Избежать самой настоящей катастрофы удалось только благодаря декану Кодуэллу. Именно он, шести футов четырех дюймов росту, встал, одетый в пальто с шарфом, но без шапки, на пороге Доулэнда и, сжимая в руке (без перчатки) мегафон, оглушительно проорал: «Учащиеся Уайнсбурга! Учащиеся Уайнсбурга! Немедленно разойтись по корпусам! Немедленно разойтись по корпусам под угрозой исключения из колледжа!»
Этого грозного предостережения самого уважаемого и, безусловно, главного по рангу и неформальному влиянию из уайнсбургских деканов (а также того, что исключение из колледжа грозило призывом на срочную службу в армию всем, кому стукнуло восемнадцать с половиной, и девятнадцать, и двадцать) хватило для того, чтобы толпа погромщиков начала мало-помалу рассеиваться. Потенциальные призывники уносили ноги, стараясь не попадаться на глаза облеченному властными полномочиями атлету. Что же до тех отчаянных бестий, которые, ворвавшись в девичьи спальни, никак не могли утихомириться, то они дождались-таки прибытия полиции, которая начала отлавливать их по одиночке, тесня из комнаты в комнату; и только тогда из окон прекратили вылетать женские трусики — из окон, по-прежнему распахнутых настежь, невзирая на нешуточный по здешним меркам мороз. И теперь из окон нижних этажей сигали один за другим погромщики — сигали в снег и растворялись во тьме, если, конечно, им удавалось проделать это, не переломав себе ни рук, ни ног (паре парней не повезло).
Позже той же ночью погиб Элвин Эйерс. Разумеется, такой как он не мог иметь ни малейшего отношения к налету на женские общежития. Закончив приготовление домашних заданий, Элвин (по показаниям примерно полудюжины членов его братства) провел остаток вечера в домике братства, а затем уселся в машину и прогревал мотор, время от времени выбираясь наружу, чтобы смахнуть снег, сыплющийся на крышу и на капот, и отгрести лопатой сугробы, мгновенно собирающиеся у всех четырех колес, которые он только что «обул» в новехонькие зимние покрышки.
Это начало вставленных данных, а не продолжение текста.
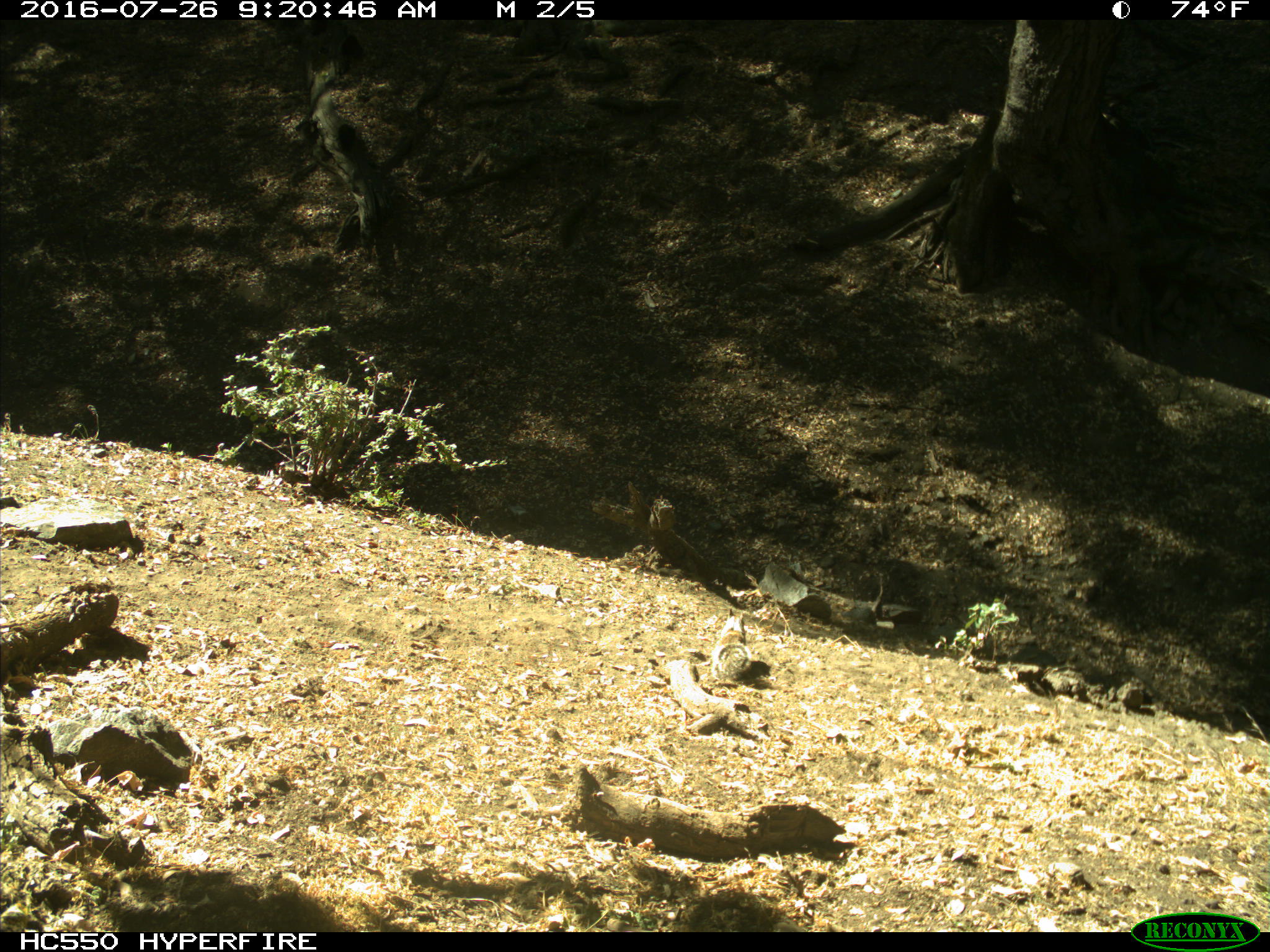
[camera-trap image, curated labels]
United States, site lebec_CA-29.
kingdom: Animalia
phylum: Chordata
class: Mammalia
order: Rodentia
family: Sciuridae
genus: Otospermophilus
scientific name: Otospermophilus beecheyi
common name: california ground squirrel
Otospermophilus beecheyi (california ground squirrel).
Из чисто исследовательского азарта, желая удостовериться, что его мощный четырехдверный седан с удлиненной — по сравнению с предыдущими моделями — колесной базой и большим карбюратором, обеспечивающим мощность в сто тридцать лошадиных сил, последняя из престижной линии машин, выпущенных «Дженерал моторс» (и названных не в честь видного немецкого философа-социалиста, как вы могли бы подумать, а в память о знаменитом французском путешественнике), способен форсировать заваленные двухфутовым слоем снега улицы и дороги Уайнсбурга, Элвин решил проверить «лассаль» в экстремальных условиях. В центре города, где начальник железнодорожной станции вместе с обходчиком на протяжении всей снежной бури старательно расчищал пути, Элвину вздумалось проехаться наперегонки с полуночным товарным поездом до самой развязки на перекрестке Мэйн-стрит и Лоуэр-Мэйн, и машина, потеряв управление, завертелась на рельсах и получила лобовой удар плужным снегоочистителем совершающего правый поворот локомотива. Машина, в которой я отвез Оливию поужинать, а затем на кладбище, исторический автомобиль, своего рода памятник подвигу отважной минетчицы Уайнсбурга середины двадцатого века, поддетая заодно и сбоку, перевернулась вверх тормашками и покатилась по Лоуэр-Мэйн до самого конца улицы, где и взорвалась, и Элвин Эйерс-младший, по всей видимости погибший уже при столкновении с поездом, сгорел вместе с обломками своего «лассаля», который любил сильнее всего на свете, окружая его заботой и лаской, в каковых категорически отказывал и женщинам, и мужчинам.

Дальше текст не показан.